» Questions on the material
- a) In the research topic overview, which enzyme removes the sugar from the target protein?
- b) Decide whether each statement agrees with the research topic overview. Answer yes or no for each and quote the words that decide it.
(i) In O-GlcNAcylation, N-acetylglucosamine is added to serine or threonine residues.
(ii) O-GlcNAcylation targets proteins on the cell surface.
(iii) Immune dysfunction leads to malignancies of immune cells only.
- c) List everything the research topic overview says O-GlcNAcylation plays a key role in regulating.

» Supplied passage
========

About this Research Topic
The immune system distinguishes between autoantigens and foreign antigens, and fights against infectious and non-infectious foreign antigens by eliciting humoral and cellular responses. Immune dysfunction results in the development of autoimmune, inflammatory, or allergic diseases as well as malignancies of both immune and non-immune cells. Maintenance of immune homeostasis is an intricate biological process involving multiple pathways and molecular mechanisms.
One such mechanism is a type of glycosylation, where a monosaccharide, N-acetylglucosamine, is post-translationally added onto serine or threonine residues of nuclear or cytoplasmic proteins in a process called O-GlcNAcylation. It is mediated by O-GlcNAc transferase (OGT) that adds and O-GlcNAcase (OGA) that removes the sugar from the target protein. O-GlcNAcylation plays a key role in regulating cell signaling, transcription, and translation, nutrient sensing, metabolism, development, normal physiology, and pathology.

========

» Record excerpts
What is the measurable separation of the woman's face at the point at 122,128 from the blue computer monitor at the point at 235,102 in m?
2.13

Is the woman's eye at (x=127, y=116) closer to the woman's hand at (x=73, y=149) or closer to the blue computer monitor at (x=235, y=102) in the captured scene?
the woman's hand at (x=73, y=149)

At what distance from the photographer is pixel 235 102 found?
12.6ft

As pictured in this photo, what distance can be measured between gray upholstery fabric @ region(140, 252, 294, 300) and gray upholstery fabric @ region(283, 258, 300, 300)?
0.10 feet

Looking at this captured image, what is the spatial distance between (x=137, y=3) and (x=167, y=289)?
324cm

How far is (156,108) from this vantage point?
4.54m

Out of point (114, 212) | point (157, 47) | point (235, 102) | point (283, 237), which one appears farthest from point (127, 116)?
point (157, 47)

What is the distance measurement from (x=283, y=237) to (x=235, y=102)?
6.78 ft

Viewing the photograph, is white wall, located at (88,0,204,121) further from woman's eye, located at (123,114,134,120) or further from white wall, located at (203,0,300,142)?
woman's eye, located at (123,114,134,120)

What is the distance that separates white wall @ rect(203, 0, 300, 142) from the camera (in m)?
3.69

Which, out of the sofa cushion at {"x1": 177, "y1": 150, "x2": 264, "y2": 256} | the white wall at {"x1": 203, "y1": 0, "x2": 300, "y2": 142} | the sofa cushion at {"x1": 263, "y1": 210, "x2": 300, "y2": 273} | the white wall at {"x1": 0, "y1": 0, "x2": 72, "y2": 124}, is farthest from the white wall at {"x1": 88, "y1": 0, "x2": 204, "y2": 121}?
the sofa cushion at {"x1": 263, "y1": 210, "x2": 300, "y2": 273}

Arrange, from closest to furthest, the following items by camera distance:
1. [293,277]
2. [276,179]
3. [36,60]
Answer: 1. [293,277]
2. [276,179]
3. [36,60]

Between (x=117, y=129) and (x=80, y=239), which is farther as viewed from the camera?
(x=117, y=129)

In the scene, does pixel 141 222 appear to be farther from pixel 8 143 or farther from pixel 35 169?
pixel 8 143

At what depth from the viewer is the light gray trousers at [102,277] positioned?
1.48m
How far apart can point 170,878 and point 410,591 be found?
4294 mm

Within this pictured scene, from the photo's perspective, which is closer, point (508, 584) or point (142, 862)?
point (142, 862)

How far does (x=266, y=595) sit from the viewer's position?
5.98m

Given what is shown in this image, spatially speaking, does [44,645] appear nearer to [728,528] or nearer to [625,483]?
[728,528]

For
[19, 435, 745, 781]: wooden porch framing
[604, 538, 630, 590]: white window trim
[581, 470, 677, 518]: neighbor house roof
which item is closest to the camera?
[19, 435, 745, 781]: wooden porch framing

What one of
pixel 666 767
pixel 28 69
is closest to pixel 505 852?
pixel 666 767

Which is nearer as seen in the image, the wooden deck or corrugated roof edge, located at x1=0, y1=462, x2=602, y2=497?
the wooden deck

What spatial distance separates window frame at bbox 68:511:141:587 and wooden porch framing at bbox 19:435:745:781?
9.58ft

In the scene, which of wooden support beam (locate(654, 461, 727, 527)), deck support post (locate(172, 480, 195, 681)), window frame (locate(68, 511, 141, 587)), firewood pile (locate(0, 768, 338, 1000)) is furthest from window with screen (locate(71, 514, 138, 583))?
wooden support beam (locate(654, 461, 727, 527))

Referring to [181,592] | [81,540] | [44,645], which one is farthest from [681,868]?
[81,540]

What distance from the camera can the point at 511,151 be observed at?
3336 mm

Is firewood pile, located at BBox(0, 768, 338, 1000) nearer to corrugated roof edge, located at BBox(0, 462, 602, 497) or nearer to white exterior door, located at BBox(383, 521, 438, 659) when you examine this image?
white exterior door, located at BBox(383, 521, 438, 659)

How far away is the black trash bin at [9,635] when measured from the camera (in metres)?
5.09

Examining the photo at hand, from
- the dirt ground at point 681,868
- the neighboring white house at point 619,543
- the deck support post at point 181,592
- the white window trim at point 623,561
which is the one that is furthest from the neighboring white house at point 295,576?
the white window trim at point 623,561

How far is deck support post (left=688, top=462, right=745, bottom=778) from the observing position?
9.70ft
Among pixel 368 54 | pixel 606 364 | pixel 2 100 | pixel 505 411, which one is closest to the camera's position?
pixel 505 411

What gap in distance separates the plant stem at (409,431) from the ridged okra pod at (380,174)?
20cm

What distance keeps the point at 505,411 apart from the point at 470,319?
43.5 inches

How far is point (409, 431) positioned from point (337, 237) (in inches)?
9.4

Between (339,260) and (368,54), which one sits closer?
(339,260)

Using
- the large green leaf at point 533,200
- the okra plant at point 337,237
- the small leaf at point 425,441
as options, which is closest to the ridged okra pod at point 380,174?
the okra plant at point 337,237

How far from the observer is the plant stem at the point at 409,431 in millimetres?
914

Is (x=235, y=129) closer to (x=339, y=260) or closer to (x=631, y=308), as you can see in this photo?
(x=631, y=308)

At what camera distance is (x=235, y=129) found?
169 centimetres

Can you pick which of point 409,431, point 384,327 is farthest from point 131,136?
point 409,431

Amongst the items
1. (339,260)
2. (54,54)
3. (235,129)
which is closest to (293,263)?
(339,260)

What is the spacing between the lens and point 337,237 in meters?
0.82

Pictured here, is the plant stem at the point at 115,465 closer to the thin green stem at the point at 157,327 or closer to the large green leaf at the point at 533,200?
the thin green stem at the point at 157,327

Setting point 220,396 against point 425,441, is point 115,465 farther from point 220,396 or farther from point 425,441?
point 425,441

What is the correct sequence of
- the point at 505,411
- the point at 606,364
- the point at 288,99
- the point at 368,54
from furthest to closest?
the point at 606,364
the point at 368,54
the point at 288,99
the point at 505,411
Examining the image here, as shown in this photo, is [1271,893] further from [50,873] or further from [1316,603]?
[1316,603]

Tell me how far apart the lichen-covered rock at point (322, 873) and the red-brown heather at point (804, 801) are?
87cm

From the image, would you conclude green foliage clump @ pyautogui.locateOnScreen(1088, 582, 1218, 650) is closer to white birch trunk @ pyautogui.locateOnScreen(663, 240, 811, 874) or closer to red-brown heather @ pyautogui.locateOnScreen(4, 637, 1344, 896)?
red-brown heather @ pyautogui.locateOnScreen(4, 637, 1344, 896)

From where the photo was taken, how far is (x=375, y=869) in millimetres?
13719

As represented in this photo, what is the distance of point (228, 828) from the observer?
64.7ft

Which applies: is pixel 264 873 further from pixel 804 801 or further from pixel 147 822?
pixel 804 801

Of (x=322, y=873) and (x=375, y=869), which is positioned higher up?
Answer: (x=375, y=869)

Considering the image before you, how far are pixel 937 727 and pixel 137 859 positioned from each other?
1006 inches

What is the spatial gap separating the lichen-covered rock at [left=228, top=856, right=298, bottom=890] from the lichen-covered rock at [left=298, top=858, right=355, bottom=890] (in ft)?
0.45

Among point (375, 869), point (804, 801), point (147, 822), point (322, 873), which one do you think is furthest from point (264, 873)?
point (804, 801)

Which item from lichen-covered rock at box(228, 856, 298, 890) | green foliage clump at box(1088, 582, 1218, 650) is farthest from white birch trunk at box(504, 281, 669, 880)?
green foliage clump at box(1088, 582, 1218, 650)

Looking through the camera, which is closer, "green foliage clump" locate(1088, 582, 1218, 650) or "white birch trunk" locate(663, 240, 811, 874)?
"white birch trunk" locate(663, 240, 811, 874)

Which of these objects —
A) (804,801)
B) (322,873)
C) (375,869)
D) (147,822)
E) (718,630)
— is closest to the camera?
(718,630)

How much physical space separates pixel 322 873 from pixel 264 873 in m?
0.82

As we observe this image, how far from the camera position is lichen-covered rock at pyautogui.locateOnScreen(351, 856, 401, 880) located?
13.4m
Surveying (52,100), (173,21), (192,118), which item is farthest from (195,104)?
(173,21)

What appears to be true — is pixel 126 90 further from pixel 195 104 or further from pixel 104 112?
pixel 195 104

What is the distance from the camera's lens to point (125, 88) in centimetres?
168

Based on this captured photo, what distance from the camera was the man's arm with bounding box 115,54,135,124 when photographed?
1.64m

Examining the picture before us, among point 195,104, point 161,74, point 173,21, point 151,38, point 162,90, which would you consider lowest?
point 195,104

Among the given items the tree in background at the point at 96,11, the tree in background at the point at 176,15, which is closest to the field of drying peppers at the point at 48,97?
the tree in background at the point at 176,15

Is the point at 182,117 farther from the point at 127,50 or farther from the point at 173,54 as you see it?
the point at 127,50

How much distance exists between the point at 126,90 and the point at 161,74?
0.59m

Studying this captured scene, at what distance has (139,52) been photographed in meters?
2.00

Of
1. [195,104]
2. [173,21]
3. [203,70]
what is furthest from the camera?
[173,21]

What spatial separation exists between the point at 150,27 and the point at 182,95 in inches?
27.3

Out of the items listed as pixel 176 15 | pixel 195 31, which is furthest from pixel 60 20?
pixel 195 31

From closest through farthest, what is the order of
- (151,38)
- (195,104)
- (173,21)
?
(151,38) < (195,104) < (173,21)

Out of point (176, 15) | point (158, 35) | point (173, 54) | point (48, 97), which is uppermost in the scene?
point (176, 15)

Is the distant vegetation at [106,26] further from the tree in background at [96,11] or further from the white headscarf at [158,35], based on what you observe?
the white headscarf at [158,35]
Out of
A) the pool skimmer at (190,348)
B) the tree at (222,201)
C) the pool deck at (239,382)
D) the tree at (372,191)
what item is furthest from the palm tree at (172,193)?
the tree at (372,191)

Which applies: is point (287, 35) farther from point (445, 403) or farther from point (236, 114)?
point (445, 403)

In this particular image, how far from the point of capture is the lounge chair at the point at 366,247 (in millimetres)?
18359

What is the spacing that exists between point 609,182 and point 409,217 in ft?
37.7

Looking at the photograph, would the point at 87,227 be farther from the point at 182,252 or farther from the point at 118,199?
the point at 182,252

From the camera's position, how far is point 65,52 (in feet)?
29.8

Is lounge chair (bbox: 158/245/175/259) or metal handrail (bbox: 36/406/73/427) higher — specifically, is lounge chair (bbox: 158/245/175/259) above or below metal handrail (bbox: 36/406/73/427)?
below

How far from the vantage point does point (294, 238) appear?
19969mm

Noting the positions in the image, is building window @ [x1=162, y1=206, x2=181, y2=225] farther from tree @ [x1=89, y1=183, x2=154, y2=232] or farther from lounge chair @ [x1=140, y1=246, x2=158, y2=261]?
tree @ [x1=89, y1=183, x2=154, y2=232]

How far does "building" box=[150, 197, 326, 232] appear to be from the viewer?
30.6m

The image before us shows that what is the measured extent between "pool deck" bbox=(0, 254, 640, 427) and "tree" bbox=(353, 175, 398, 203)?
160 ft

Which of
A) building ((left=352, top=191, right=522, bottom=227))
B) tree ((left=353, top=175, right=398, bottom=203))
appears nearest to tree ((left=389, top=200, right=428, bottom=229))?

========

» Responses by item number
- a) O-GlcNAcase (OGA)

- b)
(i) Yes: "is post-translationally added onto serine or threonine residues"
(ii) No: "of nuclear or cytoplasmic proteins"
(iii) No: "malignancies of both immune and non-immune cells"

- c) cell signaling, transcription, translation, nutrient sensing, metabolism, development, normal physiology, pathology